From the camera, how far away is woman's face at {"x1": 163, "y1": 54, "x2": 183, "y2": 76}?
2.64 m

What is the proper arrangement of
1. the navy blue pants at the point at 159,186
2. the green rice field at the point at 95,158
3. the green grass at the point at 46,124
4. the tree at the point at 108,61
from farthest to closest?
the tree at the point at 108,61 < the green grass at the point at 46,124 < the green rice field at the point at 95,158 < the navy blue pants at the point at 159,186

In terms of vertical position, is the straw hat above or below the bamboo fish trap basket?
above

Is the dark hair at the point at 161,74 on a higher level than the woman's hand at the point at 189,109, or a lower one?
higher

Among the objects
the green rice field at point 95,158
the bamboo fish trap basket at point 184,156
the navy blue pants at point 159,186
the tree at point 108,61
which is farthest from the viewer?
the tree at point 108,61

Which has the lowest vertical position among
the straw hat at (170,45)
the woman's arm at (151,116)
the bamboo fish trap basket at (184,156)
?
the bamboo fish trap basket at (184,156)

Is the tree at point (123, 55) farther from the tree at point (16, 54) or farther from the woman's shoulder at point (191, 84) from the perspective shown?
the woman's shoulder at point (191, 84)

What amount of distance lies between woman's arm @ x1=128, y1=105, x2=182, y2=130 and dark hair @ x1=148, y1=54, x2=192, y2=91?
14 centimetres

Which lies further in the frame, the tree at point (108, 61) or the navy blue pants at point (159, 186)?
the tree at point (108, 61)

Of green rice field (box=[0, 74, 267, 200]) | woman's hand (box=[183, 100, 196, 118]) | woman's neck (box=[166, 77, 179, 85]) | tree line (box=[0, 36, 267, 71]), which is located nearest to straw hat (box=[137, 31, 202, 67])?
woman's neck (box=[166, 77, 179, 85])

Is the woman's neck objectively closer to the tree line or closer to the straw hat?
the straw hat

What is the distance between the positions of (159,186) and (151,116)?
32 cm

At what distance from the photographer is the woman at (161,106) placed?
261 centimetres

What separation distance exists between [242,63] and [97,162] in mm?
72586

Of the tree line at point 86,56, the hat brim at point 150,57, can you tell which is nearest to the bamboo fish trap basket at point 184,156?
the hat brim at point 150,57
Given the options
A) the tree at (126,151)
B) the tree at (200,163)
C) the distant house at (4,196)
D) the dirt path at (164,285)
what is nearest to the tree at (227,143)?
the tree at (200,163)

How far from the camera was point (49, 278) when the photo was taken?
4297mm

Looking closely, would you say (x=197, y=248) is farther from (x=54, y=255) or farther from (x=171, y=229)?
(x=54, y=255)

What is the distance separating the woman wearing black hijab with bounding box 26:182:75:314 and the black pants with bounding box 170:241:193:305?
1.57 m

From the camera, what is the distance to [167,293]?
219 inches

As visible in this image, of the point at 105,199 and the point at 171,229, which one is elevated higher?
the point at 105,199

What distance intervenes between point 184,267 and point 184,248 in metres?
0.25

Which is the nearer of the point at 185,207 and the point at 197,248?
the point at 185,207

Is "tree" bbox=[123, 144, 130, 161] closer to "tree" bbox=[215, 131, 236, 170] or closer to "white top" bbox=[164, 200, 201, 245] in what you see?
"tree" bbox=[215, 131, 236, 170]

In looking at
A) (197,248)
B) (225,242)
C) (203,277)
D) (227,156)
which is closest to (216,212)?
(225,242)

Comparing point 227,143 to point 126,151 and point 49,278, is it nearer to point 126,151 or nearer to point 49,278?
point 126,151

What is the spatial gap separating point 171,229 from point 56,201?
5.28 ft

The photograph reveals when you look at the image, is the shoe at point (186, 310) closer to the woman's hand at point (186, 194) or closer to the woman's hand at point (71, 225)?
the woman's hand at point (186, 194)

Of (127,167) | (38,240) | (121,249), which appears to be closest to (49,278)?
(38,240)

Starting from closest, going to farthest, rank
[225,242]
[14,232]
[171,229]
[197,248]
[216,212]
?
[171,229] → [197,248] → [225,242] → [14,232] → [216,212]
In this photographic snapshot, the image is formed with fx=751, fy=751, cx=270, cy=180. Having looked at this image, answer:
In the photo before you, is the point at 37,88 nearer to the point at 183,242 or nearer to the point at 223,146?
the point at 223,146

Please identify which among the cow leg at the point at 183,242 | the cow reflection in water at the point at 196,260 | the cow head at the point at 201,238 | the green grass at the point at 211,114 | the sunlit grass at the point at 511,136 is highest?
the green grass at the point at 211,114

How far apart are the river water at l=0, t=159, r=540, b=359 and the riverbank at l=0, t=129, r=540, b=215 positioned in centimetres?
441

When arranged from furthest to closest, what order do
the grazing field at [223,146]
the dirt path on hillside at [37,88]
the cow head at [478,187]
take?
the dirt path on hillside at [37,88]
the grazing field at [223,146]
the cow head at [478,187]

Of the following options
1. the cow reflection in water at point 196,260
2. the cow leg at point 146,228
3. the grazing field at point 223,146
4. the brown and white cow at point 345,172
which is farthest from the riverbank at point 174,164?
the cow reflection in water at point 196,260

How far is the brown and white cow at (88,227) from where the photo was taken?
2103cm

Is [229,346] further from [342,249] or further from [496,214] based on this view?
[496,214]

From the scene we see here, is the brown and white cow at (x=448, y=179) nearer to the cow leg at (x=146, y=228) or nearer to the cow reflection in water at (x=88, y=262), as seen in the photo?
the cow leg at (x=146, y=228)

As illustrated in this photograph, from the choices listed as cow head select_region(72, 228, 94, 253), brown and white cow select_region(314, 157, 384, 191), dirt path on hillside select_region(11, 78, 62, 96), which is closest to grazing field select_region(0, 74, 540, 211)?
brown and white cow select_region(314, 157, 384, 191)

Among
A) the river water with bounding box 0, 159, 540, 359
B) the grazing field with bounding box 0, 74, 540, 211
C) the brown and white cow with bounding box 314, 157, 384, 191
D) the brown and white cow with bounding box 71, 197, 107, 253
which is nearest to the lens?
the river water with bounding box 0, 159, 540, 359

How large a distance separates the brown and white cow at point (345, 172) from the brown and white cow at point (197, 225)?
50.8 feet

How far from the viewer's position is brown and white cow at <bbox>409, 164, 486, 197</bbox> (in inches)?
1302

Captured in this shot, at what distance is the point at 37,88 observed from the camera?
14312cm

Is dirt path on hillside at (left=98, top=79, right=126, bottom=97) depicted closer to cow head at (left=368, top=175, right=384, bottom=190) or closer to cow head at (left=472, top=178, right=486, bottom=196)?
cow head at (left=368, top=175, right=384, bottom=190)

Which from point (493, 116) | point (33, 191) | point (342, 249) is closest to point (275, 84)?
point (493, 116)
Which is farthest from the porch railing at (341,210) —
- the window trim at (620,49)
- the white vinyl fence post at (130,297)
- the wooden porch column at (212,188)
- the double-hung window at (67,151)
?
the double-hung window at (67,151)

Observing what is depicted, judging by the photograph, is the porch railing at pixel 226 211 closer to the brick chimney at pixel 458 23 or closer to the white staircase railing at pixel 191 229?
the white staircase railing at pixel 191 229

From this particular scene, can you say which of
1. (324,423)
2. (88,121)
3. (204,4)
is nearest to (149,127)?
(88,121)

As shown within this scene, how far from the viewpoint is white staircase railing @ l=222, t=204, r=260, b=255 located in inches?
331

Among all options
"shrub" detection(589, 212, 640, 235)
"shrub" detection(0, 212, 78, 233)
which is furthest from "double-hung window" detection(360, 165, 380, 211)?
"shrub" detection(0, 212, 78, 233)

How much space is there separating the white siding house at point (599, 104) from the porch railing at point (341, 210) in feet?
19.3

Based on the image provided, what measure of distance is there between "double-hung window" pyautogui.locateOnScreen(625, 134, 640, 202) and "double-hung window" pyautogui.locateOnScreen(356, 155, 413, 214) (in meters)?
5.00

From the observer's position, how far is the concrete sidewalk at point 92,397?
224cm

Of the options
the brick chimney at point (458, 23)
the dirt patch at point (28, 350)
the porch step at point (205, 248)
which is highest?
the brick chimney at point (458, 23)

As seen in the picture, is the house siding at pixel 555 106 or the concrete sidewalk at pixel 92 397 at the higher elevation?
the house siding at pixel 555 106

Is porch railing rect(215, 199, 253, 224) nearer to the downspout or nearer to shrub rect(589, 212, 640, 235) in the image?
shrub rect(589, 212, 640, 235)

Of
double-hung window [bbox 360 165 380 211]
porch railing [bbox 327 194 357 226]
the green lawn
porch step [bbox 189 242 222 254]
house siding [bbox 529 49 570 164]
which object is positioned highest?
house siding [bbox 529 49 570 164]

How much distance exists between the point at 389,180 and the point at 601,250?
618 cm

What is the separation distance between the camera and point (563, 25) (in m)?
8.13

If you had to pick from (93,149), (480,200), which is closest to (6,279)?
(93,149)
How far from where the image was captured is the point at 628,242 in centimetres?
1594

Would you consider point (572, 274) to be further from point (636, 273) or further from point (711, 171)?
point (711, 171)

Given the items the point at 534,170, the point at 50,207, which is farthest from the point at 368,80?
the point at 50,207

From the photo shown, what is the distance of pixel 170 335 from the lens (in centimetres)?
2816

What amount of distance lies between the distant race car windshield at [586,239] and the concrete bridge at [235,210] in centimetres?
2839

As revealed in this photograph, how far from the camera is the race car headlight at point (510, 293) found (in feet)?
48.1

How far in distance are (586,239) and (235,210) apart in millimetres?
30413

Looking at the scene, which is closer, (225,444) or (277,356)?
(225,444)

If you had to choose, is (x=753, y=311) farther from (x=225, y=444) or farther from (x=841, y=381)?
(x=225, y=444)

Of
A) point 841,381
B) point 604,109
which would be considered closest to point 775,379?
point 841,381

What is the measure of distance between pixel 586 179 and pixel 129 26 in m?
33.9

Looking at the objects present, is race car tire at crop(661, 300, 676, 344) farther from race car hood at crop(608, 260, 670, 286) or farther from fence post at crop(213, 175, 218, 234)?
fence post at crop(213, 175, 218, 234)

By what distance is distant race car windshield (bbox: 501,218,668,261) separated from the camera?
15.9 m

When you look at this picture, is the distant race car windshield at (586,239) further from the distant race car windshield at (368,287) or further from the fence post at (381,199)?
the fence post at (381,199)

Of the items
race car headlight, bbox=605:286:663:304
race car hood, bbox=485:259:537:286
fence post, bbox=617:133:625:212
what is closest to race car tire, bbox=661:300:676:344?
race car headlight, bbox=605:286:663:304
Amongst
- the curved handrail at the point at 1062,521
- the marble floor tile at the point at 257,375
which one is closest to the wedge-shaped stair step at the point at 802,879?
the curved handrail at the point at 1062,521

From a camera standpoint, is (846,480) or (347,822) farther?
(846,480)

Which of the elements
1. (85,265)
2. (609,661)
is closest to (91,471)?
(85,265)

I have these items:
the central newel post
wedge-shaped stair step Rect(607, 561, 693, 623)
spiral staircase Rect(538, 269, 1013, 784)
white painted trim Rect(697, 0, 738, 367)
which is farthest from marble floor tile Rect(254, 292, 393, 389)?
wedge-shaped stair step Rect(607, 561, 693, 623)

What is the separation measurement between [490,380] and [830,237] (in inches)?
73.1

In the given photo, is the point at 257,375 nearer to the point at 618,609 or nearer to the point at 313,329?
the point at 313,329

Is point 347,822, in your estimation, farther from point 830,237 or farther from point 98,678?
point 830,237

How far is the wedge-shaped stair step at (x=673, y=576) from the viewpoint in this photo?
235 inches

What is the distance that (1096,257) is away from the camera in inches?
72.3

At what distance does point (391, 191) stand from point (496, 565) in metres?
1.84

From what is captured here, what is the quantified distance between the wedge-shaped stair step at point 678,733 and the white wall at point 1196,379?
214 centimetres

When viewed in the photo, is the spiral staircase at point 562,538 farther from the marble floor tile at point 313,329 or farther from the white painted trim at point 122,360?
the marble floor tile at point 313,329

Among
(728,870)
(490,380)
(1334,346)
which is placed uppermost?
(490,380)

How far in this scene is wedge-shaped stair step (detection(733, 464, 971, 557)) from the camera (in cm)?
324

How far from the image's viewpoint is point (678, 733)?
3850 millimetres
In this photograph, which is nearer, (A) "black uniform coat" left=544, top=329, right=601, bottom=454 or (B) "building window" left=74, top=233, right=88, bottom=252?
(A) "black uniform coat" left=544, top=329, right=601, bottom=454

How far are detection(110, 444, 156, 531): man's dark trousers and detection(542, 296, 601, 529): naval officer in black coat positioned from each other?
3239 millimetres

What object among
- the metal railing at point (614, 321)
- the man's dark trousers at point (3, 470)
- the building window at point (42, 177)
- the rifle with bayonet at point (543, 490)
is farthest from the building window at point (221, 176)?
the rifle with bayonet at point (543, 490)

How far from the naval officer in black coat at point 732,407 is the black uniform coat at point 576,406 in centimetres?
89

###

▶ **WRITTEN EXERCISE**: Quote every line from the line containing "In this photograph, which" through the closing line of the listing, including both.

▶ **SOLUTION FOR THIS PROBLEM**:
In this photograph, which is nearer, (A) "black uniform coat" left=544, top=329, right=601, bottom=454 or (B) "building window" left=74, top=233, right=88, bottom=252?
(A) "black uniform coat" left=544, top=329, right=601, bottom=454

How far are detection(110, 444, 156, 531): man's dark trousers and detection(542, 296, 601, 529): naval officer in black coat positioned from each other?
3239 millimetres

What object among
- the metal railing at point (614, 321)
- the man's dark trousers at point (3, 470)
- the building window at point (42, 177)
- the rifle with bayonet at point (543, 490)
is farthest from the building window at point (221, 176)?
the rifle with bayonet at point (543, 490)

How far from the naval officer in black coat at point 732,407 is the black uniform coat at point 576,406 in centimetres?
89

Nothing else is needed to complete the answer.